They were the brightest stars in our dark firmament a half century ago, for they provided leadership to a nation looking for a way out of the dense woods. They were men who, in the luminosity that was the leadership of Bangabandhu Sheikh Mujibur Rahman, were ready to travel the miles in setting his vision to reality. They knew the supreme leader of the people, the Father of the Nation, had been spirited away to alien territory by a junta adamant on keeping their country subjugated through genocide, through the thousand other atrocities which leave societies scarred for long, often for all time.

And yet they persevered, for these four men, each one of them an astute politician, knew full well that on them devolved the sacred responsibility of shaping and conducting a guerrilla war that would open out to the valley of freedom. At Mujibnagar, they shaped political strategy, they formulated the means of battlefield struggle. It was on their call that droves of Bengalis — political activists, students, artistes, policemen, soldiers, civil servants, journalists and so many others — made their way to the fields of war, to let the world know that the birth of Bangladesh was a matter of time.

These four men — Syed Nazrul Islam, Tajuddin Ahmad, M Mansoor Ali, AHM Quamruzzaman — embodied the spirit of the War of Liberation. They sent out the message of liberty to the world, informing global leaders and nations that the Bengalis were on their way to sovereign nationhood. Away in distant Mianwali, Bangabandhu was on trial, before a military tribunal operating in-camera, for waging war against Pakistan. In their occupied homeland, his four lieutenants grown to mature leadership in his brilliance, were making sure that the war their supreme leader was accused of waging was indeed being prosecuted in full measure.

The dedication of these four men to the principles of liberty and democracy was destined to find fulfilment in national victory. That moment made its way into our history on a December afternoon when the enemy bit the dust. A week later, these valiant leaders brought the Mujibnagar home to Dhaka. In the weeks and months ahead, they formulated, under a freed Bangabandhu, the structure upon which Bangladesh was to be governed. The end of the war necessarily led to a need for a consolidation of the gains that had been made. We were part of the global society of free men and women.

These four men, with the Father of the Nation embodying the aspirations of the nation, all of them pivotal in the Bengali democratic struggle pre-1971 and in the War of Liberation in 1971, became marked men, for conspiracy lurked in the bushes. Our tragedy commenced in mid-August when intrigue, shaped locally and internationally, put paid to the life of Bangabandhu Sheikh Mujibur Rahman. Barely three months later, the four Mujibnagar men were murdered in the putative security of prison.

[RECORDS SHOWN]
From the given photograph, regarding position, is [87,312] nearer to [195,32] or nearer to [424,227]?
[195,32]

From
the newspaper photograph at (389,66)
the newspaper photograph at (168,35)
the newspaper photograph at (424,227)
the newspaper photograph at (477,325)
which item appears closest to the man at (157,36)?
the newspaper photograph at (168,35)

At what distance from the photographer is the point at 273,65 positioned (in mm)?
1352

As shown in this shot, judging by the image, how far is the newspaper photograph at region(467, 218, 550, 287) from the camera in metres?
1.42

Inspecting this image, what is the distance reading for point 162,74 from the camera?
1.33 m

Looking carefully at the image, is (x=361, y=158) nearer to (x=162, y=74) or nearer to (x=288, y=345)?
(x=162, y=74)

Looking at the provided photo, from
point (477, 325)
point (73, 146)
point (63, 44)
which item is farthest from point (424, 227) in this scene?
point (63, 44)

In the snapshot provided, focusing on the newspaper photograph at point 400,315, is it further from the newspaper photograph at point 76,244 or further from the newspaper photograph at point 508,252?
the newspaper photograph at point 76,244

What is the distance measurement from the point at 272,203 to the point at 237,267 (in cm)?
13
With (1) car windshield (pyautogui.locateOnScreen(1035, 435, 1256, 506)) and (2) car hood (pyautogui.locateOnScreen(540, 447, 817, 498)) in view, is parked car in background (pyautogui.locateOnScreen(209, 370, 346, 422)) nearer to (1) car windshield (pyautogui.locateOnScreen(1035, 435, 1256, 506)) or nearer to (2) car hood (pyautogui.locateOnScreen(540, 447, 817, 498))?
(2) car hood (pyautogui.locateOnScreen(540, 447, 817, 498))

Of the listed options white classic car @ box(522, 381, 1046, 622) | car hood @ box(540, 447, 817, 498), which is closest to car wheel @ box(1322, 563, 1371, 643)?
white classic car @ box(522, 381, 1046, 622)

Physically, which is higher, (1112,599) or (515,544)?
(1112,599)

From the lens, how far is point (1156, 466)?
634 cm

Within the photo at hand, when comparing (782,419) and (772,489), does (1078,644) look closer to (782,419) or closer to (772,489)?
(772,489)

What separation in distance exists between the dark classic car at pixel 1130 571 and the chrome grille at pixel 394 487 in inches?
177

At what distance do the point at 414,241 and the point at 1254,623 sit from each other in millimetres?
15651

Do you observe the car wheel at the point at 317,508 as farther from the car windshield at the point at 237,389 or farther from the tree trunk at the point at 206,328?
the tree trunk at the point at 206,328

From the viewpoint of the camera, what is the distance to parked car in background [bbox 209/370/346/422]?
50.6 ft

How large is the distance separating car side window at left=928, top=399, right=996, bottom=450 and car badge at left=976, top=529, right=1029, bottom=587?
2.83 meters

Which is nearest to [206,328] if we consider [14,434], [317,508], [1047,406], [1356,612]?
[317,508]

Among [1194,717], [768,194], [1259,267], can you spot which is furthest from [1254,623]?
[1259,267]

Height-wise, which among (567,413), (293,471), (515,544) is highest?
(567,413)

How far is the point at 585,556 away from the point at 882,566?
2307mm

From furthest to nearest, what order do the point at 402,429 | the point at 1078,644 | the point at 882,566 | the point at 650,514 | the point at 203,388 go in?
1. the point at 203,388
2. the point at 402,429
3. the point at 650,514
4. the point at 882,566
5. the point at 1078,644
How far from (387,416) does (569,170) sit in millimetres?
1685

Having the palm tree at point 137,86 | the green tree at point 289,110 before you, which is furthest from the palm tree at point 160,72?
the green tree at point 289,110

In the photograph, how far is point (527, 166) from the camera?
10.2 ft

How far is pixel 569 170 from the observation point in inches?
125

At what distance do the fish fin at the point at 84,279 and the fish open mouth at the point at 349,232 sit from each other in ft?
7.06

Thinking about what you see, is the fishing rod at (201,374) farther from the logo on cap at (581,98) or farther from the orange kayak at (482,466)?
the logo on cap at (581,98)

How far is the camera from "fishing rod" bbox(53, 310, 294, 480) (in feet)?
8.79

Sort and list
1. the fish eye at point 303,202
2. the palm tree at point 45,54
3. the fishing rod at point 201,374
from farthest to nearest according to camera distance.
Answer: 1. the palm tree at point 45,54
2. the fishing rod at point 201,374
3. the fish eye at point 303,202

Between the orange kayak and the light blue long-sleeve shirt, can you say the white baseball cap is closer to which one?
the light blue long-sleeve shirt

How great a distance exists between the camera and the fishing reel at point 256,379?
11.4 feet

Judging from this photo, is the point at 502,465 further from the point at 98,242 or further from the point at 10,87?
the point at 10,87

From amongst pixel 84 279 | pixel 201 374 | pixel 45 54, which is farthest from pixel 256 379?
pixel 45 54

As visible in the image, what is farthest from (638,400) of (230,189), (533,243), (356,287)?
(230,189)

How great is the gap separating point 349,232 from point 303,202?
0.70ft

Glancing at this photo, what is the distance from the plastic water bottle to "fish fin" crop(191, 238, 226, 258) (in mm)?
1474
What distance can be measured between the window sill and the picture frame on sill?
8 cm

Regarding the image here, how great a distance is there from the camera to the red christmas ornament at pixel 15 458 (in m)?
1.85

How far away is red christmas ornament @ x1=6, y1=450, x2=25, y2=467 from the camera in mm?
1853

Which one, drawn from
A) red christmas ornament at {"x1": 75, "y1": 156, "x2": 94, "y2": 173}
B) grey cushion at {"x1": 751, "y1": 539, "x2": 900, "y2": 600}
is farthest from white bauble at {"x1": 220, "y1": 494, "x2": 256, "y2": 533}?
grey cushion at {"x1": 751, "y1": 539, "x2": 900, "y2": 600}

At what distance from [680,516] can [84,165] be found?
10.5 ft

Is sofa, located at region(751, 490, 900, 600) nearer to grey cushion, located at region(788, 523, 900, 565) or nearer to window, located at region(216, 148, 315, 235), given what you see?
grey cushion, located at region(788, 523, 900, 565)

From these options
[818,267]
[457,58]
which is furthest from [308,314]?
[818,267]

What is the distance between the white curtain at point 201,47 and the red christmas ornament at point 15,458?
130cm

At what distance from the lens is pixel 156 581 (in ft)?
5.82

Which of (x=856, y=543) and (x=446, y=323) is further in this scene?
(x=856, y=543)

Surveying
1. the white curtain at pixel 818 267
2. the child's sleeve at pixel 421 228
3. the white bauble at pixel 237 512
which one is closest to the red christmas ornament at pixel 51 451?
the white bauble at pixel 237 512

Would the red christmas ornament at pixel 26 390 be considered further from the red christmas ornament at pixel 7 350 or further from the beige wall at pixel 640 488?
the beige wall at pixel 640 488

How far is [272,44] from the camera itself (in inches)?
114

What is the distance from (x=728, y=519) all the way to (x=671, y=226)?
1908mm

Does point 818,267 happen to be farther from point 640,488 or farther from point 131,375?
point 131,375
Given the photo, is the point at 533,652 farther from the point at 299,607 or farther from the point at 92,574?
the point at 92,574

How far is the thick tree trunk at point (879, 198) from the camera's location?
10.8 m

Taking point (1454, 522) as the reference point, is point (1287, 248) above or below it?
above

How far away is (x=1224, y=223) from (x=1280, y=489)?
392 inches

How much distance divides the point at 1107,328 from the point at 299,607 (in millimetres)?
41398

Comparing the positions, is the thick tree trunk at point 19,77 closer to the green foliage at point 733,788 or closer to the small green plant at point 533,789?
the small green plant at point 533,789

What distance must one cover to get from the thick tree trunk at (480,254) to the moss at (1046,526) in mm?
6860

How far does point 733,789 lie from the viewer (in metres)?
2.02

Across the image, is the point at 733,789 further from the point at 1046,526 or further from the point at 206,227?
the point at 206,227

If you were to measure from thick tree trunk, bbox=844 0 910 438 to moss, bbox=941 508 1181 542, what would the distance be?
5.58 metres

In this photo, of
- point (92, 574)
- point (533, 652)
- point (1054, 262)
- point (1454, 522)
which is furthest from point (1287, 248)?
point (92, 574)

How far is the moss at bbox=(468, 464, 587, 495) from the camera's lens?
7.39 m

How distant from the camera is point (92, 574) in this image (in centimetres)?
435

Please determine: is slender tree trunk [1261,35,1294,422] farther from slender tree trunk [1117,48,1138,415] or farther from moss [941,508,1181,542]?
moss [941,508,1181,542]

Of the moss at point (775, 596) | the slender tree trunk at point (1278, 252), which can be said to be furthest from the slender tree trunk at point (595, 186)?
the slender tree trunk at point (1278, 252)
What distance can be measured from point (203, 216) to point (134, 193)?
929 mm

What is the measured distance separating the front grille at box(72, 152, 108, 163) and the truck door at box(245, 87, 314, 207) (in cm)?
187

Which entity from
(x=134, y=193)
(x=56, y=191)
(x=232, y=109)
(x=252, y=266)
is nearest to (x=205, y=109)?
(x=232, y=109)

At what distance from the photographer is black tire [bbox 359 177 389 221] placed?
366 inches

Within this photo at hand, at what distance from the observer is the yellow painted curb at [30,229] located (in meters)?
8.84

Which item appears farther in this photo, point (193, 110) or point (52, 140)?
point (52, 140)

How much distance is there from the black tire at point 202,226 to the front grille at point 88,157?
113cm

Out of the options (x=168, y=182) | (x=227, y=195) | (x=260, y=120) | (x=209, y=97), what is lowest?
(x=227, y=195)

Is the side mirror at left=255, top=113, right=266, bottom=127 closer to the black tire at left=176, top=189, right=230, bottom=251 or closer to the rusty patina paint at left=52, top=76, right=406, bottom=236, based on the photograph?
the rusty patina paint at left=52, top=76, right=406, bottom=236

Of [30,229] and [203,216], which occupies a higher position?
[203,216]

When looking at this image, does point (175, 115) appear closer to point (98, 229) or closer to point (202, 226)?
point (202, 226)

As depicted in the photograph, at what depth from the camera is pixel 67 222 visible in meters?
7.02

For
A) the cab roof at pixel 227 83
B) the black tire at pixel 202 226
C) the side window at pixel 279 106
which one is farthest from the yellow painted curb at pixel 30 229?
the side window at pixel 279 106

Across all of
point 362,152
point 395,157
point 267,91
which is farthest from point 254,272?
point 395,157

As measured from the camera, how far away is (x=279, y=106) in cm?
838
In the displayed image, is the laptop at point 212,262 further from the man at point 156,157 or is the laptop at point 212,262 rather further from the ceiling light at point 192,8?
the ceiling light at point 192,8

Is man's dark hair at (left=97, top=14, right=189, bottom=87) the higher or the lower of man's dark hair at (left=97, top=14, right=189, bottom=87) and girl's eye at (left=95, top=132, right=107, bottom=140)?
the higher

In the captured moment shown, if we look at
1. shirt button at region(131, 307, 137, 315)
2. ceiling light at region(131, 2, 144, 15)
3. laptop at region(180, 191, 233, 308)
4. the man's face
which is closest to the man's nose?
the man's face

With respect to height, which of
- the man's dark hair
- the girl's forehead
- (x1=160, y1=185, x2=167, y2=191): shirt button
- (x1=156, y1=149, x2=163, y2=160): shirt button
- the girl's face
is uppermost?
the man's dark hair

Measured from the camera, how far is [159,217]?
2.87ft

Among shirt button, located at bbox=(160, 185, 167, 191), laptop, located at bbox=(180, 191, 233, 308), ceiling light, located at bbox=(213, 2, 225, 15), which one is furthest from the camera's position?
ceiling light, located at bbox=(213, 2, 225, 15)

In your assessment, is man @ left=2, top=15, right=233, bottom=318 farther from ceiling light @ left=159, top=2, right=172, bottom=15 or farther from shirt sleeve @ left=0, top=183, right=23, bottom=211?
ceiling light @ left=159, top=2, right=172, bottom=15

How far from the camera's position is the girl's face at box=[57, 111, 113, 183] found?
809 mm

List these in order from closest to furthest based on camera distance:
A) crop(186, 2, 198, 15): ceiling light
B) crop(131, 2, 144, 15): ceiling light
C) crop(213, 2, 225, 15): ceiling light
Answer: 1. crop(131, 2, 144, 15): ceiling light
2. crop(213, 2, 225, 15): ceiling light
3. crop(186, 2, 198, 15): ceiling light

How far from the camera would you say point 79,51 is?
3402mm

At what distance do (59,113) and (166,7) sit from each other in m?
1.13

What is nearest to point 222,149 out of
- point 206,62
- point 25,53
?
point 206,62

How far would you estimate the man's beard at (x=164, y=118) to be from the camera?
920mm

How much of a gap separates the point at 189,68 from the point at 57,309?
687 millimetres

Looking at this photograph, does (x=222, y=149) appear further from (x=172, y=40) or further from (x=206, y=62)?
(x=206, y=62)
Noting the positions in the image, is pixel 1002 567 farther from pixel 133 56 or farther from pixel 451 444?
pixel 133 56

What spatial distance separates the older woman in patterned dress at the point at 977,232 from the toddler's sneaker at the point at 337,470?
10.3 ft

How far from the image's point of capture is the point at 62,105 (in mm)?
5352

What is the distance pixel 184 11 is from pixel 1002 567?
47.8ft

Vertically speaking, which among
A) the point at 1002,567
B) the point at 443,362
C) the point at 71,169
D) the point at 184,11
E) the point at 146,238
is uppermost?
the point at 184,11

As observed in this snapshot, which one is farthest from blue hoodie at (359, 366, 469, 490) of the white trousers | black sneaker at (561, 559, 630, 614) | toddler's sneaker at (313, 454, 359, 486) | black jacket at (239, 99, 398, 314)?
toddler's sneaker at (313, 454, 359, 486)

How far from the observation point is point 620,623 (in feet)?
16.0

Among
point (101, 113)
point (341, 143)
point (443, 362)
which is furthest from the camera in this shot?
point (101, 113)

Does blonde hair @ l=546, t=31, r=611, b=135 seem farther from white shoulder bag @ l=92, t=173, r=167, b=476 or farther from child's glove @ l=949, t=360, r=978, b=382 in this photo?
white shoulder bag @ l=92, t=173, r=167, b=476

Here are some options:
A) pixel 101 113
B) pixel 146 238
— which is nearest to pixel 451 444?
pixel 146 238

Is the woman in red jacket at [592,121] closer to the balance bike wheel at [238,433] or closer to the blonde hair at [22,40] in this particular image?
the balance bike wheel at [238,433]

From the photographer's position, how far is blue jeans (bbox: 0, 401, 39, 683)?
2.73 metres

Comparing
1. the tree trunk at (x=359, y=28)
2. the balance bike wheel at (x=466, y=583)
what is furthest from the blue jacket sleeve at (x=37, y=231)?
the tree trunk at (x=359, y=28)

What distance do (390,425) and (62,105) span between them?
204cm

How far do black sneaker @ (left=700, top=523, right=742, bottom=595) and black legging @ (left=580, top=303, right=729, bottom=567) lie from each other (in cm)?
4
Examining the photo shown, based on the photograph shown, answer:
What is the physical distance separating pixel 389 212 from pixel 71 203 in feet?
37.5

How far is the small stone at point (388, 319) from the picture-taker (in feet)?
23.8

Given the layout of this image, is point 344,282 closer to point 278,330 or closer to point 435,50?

[THINGS TO DO]
[1] According to the passage about the four Mujibnagar leaders, where was Bangabandhu on trial?
[2] How many lines in the entries contain the string "region"? Reply with the number alone.

[WRITTEN RESPONSES]
[1] In distant Mianwali, before a military tribunal operating in-camera.

[2] 6